• TEXTABSCHNITT
● ● ● ●
Jonathan Foley, Project Drawdown
Kritiker verweisen oft auf das Beispiel zweier großer CCS-Offshore-Projekte in Norwegen:
“Sleipner” und “Snohvit” sind seit 1996 und 2008 in Betrieb. Die Anlagen injizieren abgeschiedenes CO2 in den Meeresuntergrund. Trotz zahlreicher Studien können Experten die Sicherheitsrisiken der Felder nur schwer vorhersehen. So sei das CO2 schon nach wenigen Jahren in deutlich höhere Gesteinsschichten vorgedrungen als vorhergesehen.
Die Welt sei nicht in der Lage, die nötige
Regulierung und das erforderliche
Monitoring sicherzustellen. Diese aber brauche es für derartige Projekte über Jahrzehnte hinweg.
Die Technologie hinter CCS besteht bereits
seit den 1970ern und entstand nicht unbedingt aus Klimaschutzgründen: Förderunternehmen pumpten das CO2 in Ölfelder, um die Ausbeute zu steigern. Dieses Vorgehen heißt
“Enhanced Oil Recovery” und ist noch heute weit verbreitet.
Weltweit wächst das Bewusstsein für den menschengemachten Klimawandel. Auf ihrer Suche nach Lösungen haben Regierungen weltweit zuletzt
neue Förderungen für CCS-Vorhaben verkündet.
An erster Stelle stehen die
Vereinigten Staaten. Sie haben im Rahmen ihres Infrastructure Investment and Jobs Act
rund 12 Milliarden Dollar für CCS und ähnliche Technologien vorgesehen. Auch Kanada, das Vereinigte Königreich, die EU, Norwegen sowie vor allem China und Südkorea treiben viele neue Projekte voran. In Deutschland herrschte lange Zeit Skepsis, doch auch
hierzulande scheint CCS wieder zu einer Option zu werden.
● ● ● ●
• GESAMMELTES MATERIAL
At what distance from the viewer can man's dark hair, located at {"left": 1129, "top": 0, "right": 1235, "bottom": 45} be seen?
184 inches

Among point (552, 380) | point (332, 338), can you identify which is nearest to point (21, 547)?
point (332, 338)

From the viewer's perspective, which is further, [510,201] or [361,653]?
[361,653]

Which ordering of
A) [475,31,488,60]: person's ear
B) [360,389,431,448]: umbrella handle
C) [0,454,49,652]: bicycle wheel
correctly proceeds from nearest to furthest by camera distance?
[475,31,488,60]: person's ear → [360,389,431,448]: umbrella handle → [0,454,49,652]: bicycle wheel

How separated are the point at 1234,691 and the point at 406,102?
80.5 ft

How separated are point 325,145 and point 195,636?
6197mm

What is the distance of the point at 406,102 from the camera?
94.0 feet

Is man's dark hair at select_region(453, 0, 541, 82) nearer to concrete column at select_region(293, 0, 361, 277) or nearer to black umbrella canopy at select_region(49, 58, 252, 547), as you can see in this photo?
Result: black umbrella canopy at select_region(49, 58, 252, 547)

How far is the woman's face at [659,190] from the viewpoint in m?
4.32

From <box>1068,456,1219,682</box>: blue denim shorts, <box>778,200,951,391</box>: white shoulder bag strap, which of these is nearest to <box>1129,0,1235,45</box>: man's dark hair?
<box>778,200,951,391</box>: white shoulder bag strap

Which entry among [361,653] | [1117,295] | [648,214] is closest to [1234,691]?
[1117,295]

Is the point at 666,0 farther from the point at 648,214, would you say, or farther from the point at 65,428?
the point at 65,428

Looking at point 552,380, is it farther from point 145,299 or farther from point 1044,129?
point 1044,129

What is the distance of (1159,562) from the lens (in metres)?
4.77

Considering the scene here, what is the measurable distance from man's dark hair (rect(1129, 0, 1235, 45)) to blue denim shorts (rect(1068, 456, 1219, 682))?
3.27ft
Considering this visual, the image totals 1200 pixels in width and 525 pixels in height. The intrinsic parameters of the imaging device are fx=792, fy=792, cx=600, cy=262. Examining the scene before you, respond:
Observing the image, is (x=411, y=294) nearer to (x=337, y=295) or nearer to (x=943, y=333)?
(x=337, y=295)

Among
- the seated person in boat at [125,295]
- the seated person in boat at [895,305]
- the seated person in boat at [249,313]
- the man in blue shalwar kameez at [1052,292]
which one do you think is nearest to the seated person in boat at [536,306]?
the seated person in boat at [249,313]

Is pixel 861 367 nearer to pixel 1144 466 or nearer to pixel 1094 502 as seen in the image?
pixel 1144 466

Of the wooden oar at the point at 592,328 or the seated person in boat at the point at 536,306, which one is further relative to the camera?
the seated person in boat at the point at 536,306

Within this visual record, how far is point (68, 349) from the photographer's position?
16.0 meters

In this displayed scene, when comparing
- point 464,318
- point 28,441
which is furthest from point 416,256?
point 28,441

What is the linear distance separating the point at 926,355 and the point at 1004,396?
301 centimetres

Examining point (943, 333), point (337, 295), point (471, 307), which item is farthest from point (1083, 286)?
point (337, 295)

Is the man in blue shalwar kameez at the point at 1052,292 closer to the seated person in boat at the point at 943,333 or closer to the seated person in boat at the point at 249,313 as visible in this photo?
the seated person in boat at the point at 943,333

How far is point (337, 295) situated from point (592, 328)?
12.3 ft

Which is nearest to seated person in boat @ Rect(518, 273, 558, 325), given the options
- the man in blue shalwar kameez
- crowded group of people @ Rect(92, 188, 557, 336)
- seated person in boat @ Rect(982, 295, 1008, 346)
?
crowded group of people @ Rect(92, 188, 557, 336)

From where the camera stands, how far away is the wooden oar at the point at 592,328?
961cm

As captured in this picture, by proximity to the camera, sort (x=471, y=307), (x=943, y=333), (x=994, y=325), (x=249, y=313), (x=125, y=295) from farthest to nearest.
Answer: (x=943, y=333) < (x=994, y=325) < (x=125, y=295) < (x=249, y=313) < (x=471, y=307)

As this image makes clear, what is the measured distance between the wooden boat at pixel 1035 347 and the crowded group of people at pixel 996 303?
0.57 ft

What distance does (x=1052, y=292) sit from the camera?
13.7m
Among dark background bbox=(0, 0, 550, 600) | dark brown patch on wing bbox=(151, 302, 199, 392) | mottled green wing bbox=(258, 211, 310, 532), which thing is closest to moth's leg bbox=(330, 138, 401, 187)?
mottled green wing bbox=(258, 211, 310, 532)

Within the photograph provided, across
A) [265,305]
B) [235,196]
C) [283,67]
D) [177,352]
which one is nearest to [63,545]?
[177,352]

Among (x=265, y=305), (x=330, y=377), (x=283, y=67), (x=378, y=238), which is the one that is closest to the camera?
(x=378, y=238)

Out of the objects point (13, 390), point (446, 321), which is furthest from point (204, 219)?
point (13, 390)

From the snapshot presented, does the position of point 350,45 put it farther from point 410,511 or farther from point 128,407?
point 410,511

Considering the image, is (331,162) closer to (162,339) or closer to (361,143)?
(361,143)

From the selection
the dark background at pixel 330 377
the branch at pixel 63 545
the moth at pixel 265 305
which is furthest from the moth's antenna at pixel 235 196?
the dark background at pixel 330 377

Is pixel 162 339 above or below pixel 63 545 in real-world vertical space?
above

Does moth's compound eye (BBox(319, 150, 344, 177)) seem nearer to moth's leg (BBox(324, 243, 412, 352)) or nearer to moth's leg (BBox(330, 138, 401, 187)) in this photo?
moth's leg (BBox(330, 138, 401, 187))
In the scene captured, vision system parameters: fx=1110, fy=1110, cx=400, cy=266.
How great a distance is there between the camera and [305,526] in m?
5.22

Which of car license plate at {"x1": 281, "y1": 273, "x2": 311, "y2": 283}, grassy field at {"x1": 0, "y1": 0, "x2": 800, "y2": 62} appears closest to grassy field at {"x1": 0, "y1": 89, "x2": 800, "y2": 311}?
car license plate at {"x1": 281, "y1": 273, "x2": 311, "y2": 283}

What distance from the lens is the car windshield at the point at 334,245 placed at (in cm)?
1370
● ● ● ●
• AUFGABENSTELLUNG
Schreib den Textabschnitt über CCS von oben vollständig und Wort für Wort ab.

• LÖSUNG
Jonathan Foley, Project Drawdown
Kritiker verweisen oft auf das Beispiel zweier großer CCS-Offshore-Projekte in Norwegen:
“Sleipner” und “Snohvit” sind seit 1996 und 2008 in Betrieb. Die Anlagen injizieren abgeschiedenes CO2 in den Meeresuntergrund. Trotz zahlreicher Studien können Experten die Sicherheitsrisiken der Felder nur schwer vorhersehen. So sei das CO2 schon nach wenigen Jahren in deutlich höhere Gesteinsschichten vorgedrungen als vorhergesehen.
Die Welt sei nicht in der Lage, die nötige
Regulierung und das erforderliche
Monitoring sicherzustellen. Diese aber brauche es für derartige Projekte über Jahrzehnte hinweg.
Die Technologie hinter CCS besteht bereits
seit den 1970ern und entstand nicht unbedingt aus Klimaschutzgründen: Förderunternehmen pumpten das CO2 in Ölfelder, um die Ausbeute zu steigern. Dieses Vorgehen heißt
“Enhanced Oil Recovery” und ist noch heute weit verbreitet.
Weltweit wächst das Bewusstsein für den menschengemachten Klimawandel. Auf ihrer Suche nach Lösungen haben Regierungen weltweit zuletzt
neue Förderungen für CCS-Vorhaben verkündet.
An erster Stelle stehen die
Vereinigten Staaten. Sie haben im Rahmen ihres Infrastructure Investment and Jobs Act
rund 12 Milliarden Dollar für CCS und ähnliche Technologien vorgesehen. Auch Kanada, das Vereinigte Königreich, die EU, Norwegen sowie vor allem China und Südkorea treiben viele neue Projekte voran. In Deutschland herrschte lange Zeit Skepsis, doch auch
hierzulande scheint CCS wieder zu einer Option zu werden.